You might want to try it on a non-production server first - especially if the
looping behaviour is reproducible on demand.

Jeremy
Comment 15 Steve Williams 2005-08-24 09:17:16 UTC
The primary problem is that AIX does not have a "DIR" abstraction between a
"normal" directory entry (32 bit??) and 64 bit DIR entry.  Instead, they chose
to have a DIR, and a DIR64.  The assumption throughout configure and Samba was
that "DIR" would always be the "correct" type.  Well, on AIX it isn't.  This was
causing configure to do assorted "random" things, mixing 32 bit & 64 bit calls,
thus hammering memory, or subsequent calls not finding what they were expecting.

There was a change to return properly at the end of a diretory, as well as
changes to configure.in to test for "telldir64", etc.

Jeremy added an an abstraction "SMB_STRUCT_DIR" which will always be either DIR,
or DIR64 as appropriate.

To properly resolve this problem, the following SVN patches were made.  These
have been applied to the 3.0.20 tree and have resolved the problem.

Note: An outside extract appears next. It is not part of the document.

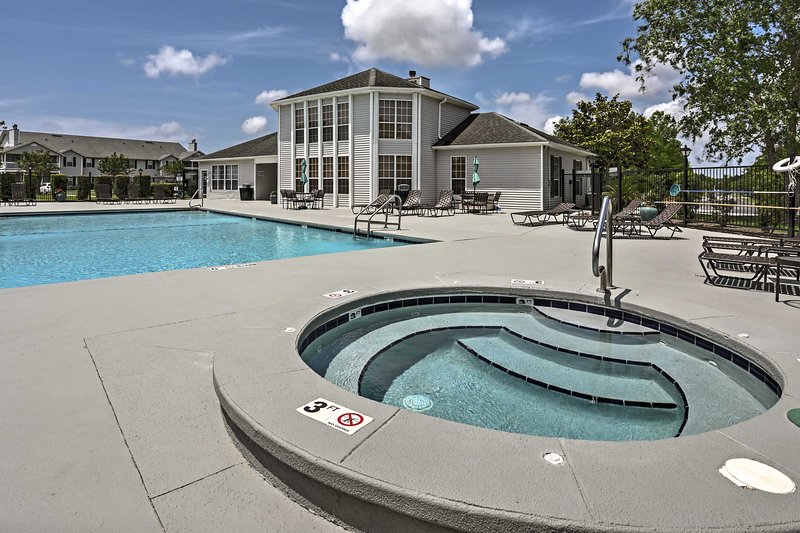 Gulf Shores Condo w/ Pool Access - Beach 4 Miles!, location de vacances à Bon Secour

Most of the work was done by William Jojo to troubleshoot this problem.

svn_9456.patch
svn_9481.patch
svn_9484.patch
svn_9534.patch
svn_9536.patch
svn_9545.patch

Cheers,
Steve

This can be considered "RESOLVED".
Comment 16 Gerald (Jerry) Carter (dead mail address) 2005-08-24 10:23:18 UTC
sorry for the same, cleaning up the database to prevent unecessary reopens of bugs.
Comment 17 Paul Kranenburg 2005-08-29 00:30:22 UTC
This PR is still not fully resolved. An end-less loop over `.' and `..' entries
still occurs if the directory only contains entries that the client does not
want to see, e.g. that are invisible or don't match a requested pattern)


Suggested patch:

*** dir.c.trunk	Mon Aug 29 08:38:02 2005
--- dir.c.fix	Mon Aug 29 08:37:56 2005
***************
*** 1136,1142 ****
  void RewindDir(struct smb_Dir *dirp, long *poffset)
  {
  	SMB_VFS_REWINDDIR(dirp->conn, dirp->dir);
! 	dirp->file_number = 0;
  	dirp->offset = START_OF_DIRECTORY_OFFSET;
  	*poffset = START_OF_DIRECTORY_OFFSET;
  }
--- 1136,1143 ----
  void RewindDir(struct smb_Dir *dirp, long *poffset)
  {
  	SMB_VFS_REWINDDIR(dirp->conn, dirp->dir);
! 	if (*poffset != DOT_DOT_DIRECTORY_OFFSET)
! 		dirp->file_number = 0;
  	dirp->offset = START_OF_DIRECTORY_OFFSET;
  	*poffset = START_OF_DIRECTORY_OFFSET;
  }
Comment 18 Jeremy Allison 2005-09-27 12:26:09 UTC
This patch is not correct. Still examining the right way to fix this.
Jeremy.
Comment 19 Jeremy Allison 2005-09-27 12:34:00 UTC
I've now reproduced this. Working on a final fix.
Jeremy.
Comment 20 Jeremy Allison 2005-09-27 13:37:42 UTC
Created attachment 1459 [details]
Fix going into 3.0.20a.
Comment 21 Jeremy Allison 2005-09-27 13:38:30 UTC
Hopefully the long saga of this bug is now at an end.... Please test and let me
know.
Thanks,
Jeremy.
Comment 22 Paul Kranenburg 2005-09-29 04:14:50 UTC
(In reply to comment #21)

Yes, this fixes the problem, -thanks!